История тысячи миров - страница 2



Со временем, когда она стала чуть старше, интерес к чердаку поубавился, словно выгорел, как свечка. В особо грустные и беспросветные дни Софи просто приходила на последние ступени винтовой лестницы, когда наверху начинали петь, садилась там и слушала мелодии голоса, даже почти различая слова. Ближе к источнику звука, разумеется, лучше было слышно. У неё по-прежнему не выходило петь так же красиво – может, дело было в отсутствии таланта, о котором частенько поговаривал наверняка начисто оглохший учитель пения, выходя при этом с отцом в другую комнату, а может потому, что духи на чердаке тоже совершенствовались и достигали в пении, куда большего успеха. Она даже однажды попросила мать уговорить отца перенести её спальню на третий этаж, чтобы с потолка днём и ночью на неё нисходили эти дивные голоса. Но мать так разозлилась на Софи в тот день, что до самого ужина не произнесла в её адрес ни единого слова.

После того, как ей исполнилось одиннадцать лет, когда Софи стала чаще бывать в городе с выступлениями и посещать с отцом концерты и театры, у неё появились первые друзья, и вместе с ними фантазии о крошечных духах, как и о многих прочих прекрасных тварях природы из детских книг, стали тускнеть в её воображении. Не потому, что приоткрывшийся ей мир казался чем-либо интереснее или так уж манил, а потому, что никто в этом мире не считал её фантазию уместной. Эти новые люди, их культура и взгляды были такими строгими и беспричинно сухими, такими условными казались их ценности и такими размытыми, но совершенно непреклонными представали запреты, что первое время Софи часто путалась и не находила себе места, больше слушая, чем говоря, больше впитывая, чем показывая.

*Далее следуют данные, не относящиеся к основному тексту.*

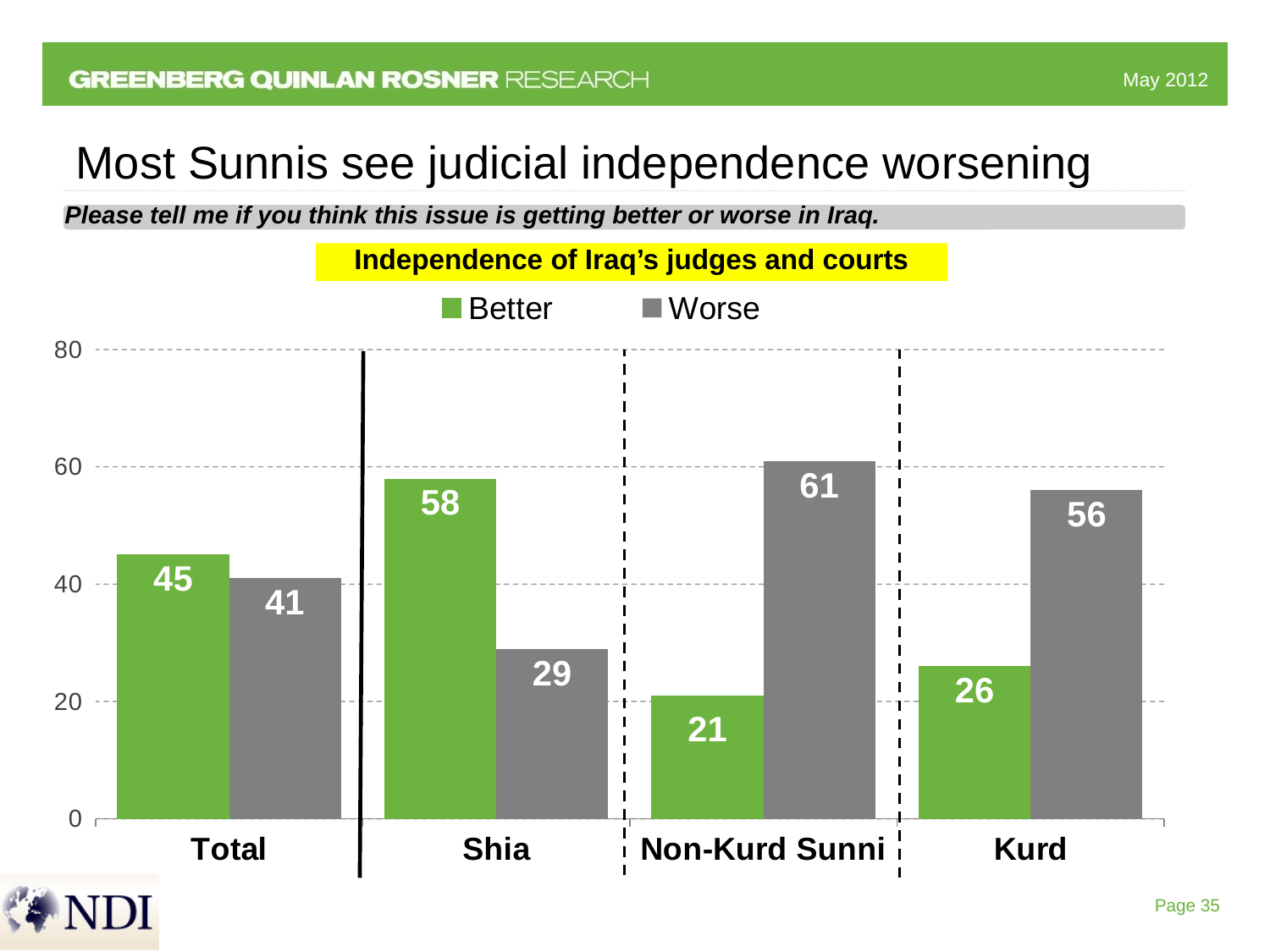
How many series does the legend list? 2 Which category has the lowest 'Better' value? Non-Kurd Sunni What is the difference between the 'Worse' and 'Better' values for Kurd? 30 What is the 'Worse' value for Non-Kurd Sunni? 61 How many categories are shown on the x axis? 4 Which category has the highest 'Worse' value? Non-Kurd Sunni Which colour represents the 'Worse' series? Grey What is the 'Better' value for Shia? 58 What kind of chart is shown on the slide? Bar chart What is the 'Better' value for Kurd? 26 Which is larger for Shia, the 'Better' value or the 'Worse' value? Better What is the 'Worse' value for Total? 41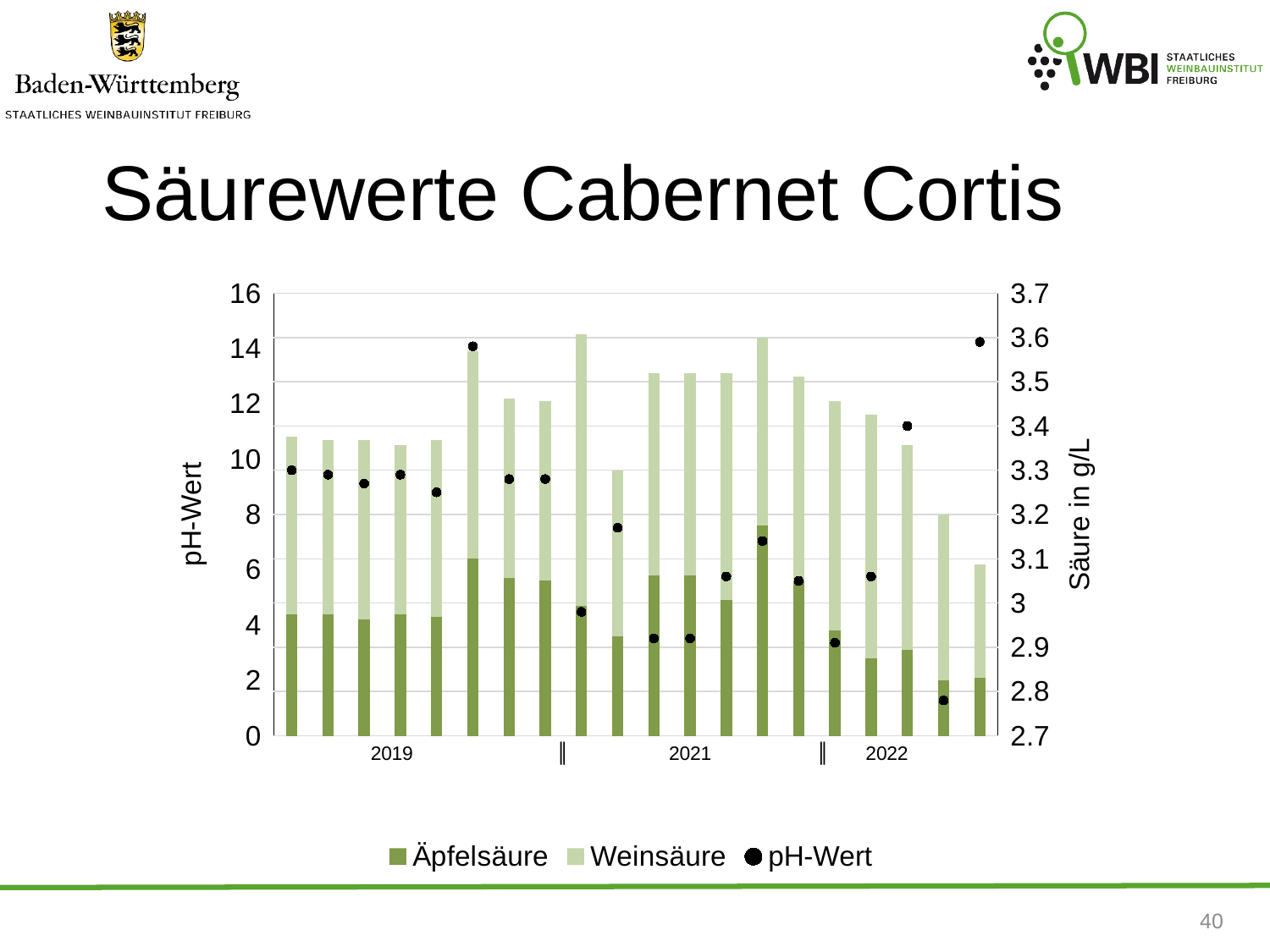
Is the total height of the leftmost bar (first bar of the 2019 group) greater or less than 10? greater Which bar has the lowest pH-Wert marker? the second-to-last bar (in the 2022 group) Which bar has the lowest total height? the rightmost bar (last bar of the 2022 group) Which is larger, the Äpfelsäure segment of the leftmost bar or the Äpfelsäure segment of the rightmost bar? the leftmost bar Is the total height of the rightmost bar (last bar of the 2022 group) greater or less than 8? less What are the three entries in the chart legend? Äpfelsäure, Weinsäure, pH-Wert What is the title of the chart? Säurewerte Cabernet Cortis What kind of chart is shown on the slide? stacked bar chart with a marker (pH-Wert) series Do the total bar heights rise or fall from left to right within the 2022 group? fall How many stacked bars are plotted in the chart? 20 How many series does the legend list? 3 How many year labels are shown on the x axis? 3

Очень скоро новый мир, со всем своим нахальством и настырностью других детей, горделивых и по пустякам обидчивых, стал Софи совершенно неинтересен. В обществе девочек царили разговоры о побрякушках и нарядах, про абсурдность мальчишек и возвышенность нелепых историй о любви. А в обществе мальчиков, куда Софи занесло всего пару раз по чистой случайности, было шумно и больно из-за постоянных толчков во время их подвижных игр. Не говоря уже о том, что мальчики оказались куда более ранимы и ябедничали в два, а то и три раза чаще. Она не раз становилась свидетельницей того, как они тайком друг от друга всеми силами стремились нарушать правила своих игр.

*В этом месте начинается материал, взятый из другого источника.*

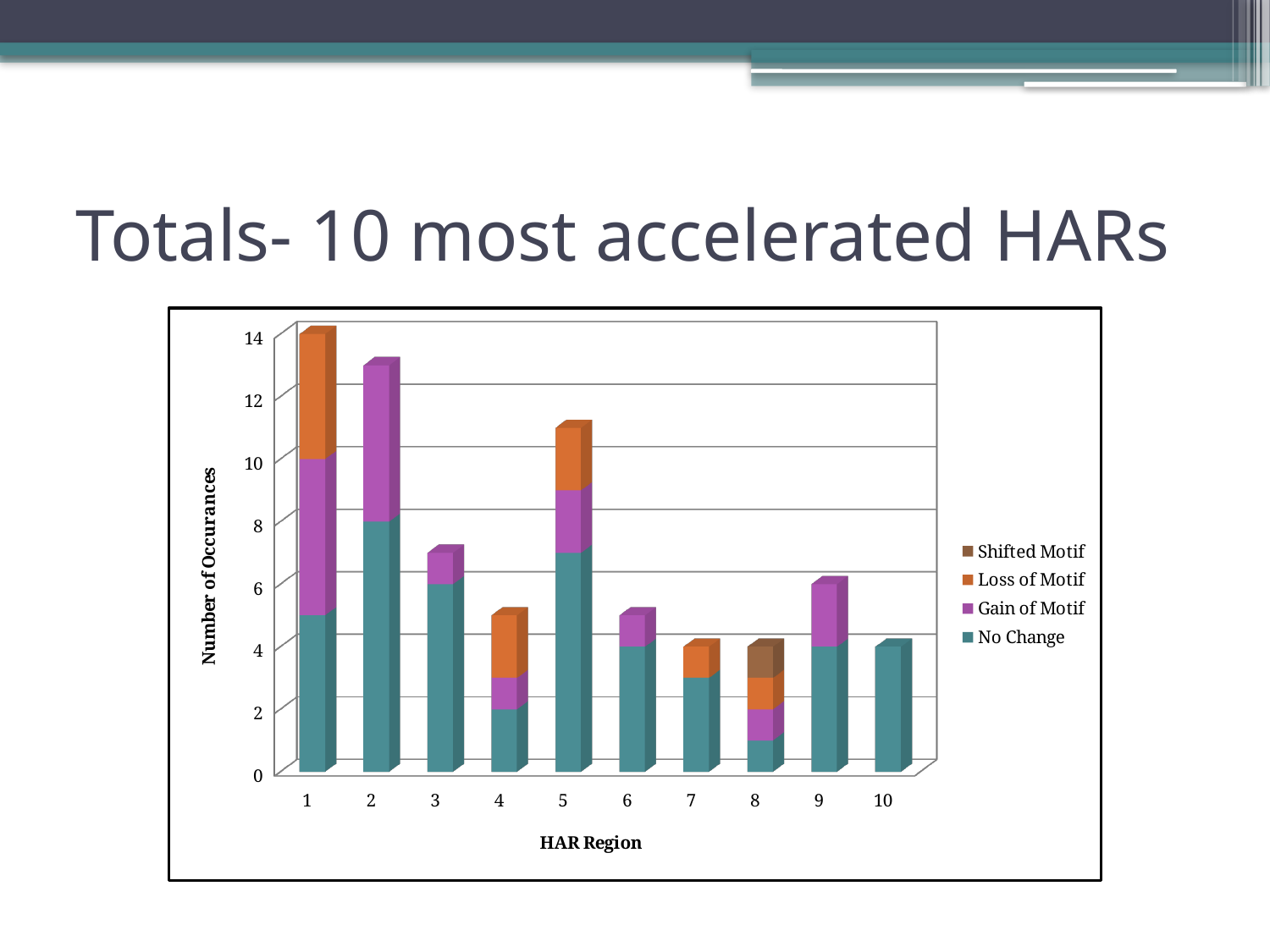
What is the value of No Change for HAR region 10? 4 Is the total for HAR region 2 greater or less than 12? greater What is the value of No Change for HAR region 2? 8 What is the total height of the stacked bar for HAR region 9? 6 How many HAR regions are shown on the x axis of the chart? 10 Which HAR region has the tallest stacked bar in the chart? 1 What kind of chart is shown on the slide? Stacked bar chart How many series does the chart's legend list? 4 Which stacked bar is taller, HAR region 1 or HAR region 5? HAR region 1 Is the total for HAR region 5 greater or less than 10? greater What is the title of the y axis of the chart? Number of Occurances What is the total height of the stacked bar for HAR region 1? 14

Книжки из библиотеки отца, куда более толстые и тяжёлые, совершенно иного слога, но и притом захватывающие, заменили Софи её детские книжки с картинками и всех быстро испарившихся друзей. Она читала о приключениях чаще, чем о нудных историях про отношения, где рукой матери в пору её собственной юности были выделены особо полюбившиеся моменты. Случалось, конечно, и Софи находила в книгах достойные примеры любви, но вот любовь сама по себе казалась ей неизъяснимой, неопределённой, овеянной флёром недосказанности. Она знала, что любит мать и совсем не питает того же к отцу, которого лишь уважала и боялась, она знала, что лишена любви к урокам пения, музыки, фортепиано и нотной грамоты, пустой болтовне и деньгам, о которых частенько говорили за столом родители, только там и пересекающиеся.

Софи считала, что любовь важная часть жизни, дающая ключ к наслаждению своим существованием. И эти мысли, несвойственные её сверстникам, подпитывали её жизнерадостность, давая увидеть действительность, приукрашенную веяниями романтизма, позволяя мечтам облачиться в явь с долгими дождями и неспешными прогулками в саду или у озера за домом. Она знала, что любит просыпаться рано утром, вслушиваясь в безлюдную тишину дома и, открывая окно, вдыхать запах свежести и испаряющейся росы, пропитанной тысячей тонких ноток окружающей дом природы.